No lograba contener las lágrimas.

—El público del programa no lo creerá, Cat —dijo Jeff, muy convencido.

—Pienso lo mismo —añadió Bill—. Leerán el artículo y ahí terminará todo. Tus admiradores lo tomarán corno lo que es: un ataque malicioso por parte de alguien que te tiene manía.

»Al cabo de unas semanas nadie se acordará. Entretanto, el programa queda suspendido.

Cat no daba crédito a sus oídos.

—No estás hablando en serio.

—Lo siento. Ya está decidido.

—Equivale a admitir la culpabilidad. Te ruego que lo recon­sideres, Bill.

—Sabes que apoyo firmemente el trabajo que has hecho. Ha sido un empujón para la cadena y una contribución importante a la comunidad. El programa volverá en su momento oportuno.

»No hace falta que te diga el respeto y el cariño que siento por ti, Cat, y lo que lamento disgustarte. Soy consciente de que te parece una traición, pero, como responsable de la WWSA, tengo la obligación de pensar en lo mejor para todos, incluso para ti.

»Hasta que este incidente se haya olvidado, no me parece conveniente que aparezcas en pantalla.

Su expresión sombría y su imperioso tono de voz decían que su decisión era irrevocable.

Cat contempló el suelo y, después, levantó la cabeza.

—Muy bien, Bill; entiendo tu postura. Tendrás mi dimisión antes de que acabe el día.

—¿Qué? —exclamó Jeff.

—Cat...

—Escuchadme bien los dos. Si esa historia se publica, el pro­grama conmigo está muerto para siempre. Podría negar las acu­saciones hasta quedarme afónica y no serviría de nada. Las per­sonas tenemos tendencia a creernos lo peor; más aún si lo leemos. Si está en letra impresa, debe de ser cierto, ¿no?

»Bill, acabas de decir que tienes que pensar en lo mejor para la WWSA. Yo tengo que pensar en lo que es mejor para los niños.
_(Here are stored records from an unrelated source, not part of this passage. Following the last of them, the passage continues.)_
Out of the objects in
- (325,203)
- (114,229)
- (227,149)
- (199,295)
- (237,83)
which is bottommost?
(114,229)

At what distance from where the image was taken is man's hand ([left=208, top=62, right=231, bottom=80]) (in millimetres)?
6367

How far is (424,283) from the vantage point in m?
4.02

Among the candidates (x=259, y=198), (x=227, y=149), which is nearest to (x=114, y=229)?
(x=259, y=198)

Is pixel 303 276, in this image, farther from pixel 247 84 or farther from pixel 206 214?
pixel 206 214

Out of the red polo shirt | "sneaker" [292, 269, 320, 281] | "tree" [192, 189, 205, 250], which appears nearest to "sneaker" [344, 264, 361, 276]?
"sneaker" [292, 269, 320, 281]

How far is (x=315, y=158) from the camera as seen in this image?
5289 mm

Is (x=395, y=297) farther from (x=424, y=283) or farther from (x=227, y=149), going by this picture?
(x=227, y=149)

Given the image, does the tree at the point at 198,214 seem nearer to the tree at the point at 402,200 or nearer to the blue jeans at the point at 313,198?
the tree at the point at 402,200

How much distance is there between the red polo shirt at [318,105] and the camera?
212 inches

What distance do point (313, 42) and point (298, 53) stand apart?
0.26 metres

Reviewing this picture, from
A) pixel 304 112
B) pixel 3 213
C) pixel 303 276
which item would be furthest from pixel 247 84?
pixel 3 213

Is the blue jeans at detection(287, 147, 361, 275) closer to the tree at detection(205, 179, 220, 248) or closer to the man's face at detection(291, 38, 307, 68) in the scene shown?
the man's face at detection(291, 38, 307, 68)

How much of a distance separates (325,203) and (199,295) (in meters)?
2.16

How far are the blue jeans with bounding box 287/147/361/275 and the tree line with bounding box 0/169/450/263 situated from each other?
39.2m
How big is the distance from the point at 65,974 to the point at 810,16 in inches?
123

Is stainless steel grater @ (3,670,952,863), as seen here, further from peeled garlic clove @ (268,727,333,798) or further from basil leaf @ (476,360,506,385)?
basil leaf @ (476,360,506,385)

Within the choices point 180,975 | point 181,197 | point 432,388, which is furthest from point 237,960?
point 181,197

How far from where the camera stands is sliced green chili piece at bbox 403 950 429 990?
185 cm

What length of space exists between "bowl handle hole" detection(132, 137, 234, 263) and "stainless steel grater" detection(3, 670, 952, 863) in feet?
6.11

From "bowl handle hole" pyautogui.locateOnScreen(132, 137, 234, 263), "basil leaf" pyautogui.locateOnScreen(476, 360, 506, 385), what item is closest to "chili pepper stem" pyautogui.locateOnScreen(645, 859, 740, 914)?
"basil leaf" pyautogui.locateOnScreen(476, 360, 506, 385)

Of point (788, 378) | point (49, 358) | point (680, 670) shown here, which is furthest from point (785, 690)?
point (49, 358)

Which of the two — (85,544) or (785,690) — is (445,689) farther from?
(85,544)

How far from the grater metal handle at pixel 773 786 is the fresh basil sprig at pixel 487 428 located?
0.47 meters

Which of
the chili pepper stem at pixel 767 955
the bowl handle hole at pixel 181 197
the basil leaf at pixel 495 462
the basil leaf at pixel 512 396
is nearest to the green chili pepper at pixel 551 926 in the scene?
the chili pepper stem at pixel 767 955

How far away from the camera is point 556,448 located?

Sea lo que sea lo que crea Truitt o cualquier otra persona, su bienestar ha sido lo único que me impulsó a dedicarme en alma y cuerpo al programa. Y ellos siguen siendo mi principal preo­cupación.

»Son ya víctimas inocentes y no quiero que sufran más eli­minando lo que podría ser su última esperanza. Yo me voy, pero podéis cambiar el nombre y seguir emitiendo el programa. Y os recomiendo que no perdáis tiempo para buscar a alguien que me sustituya.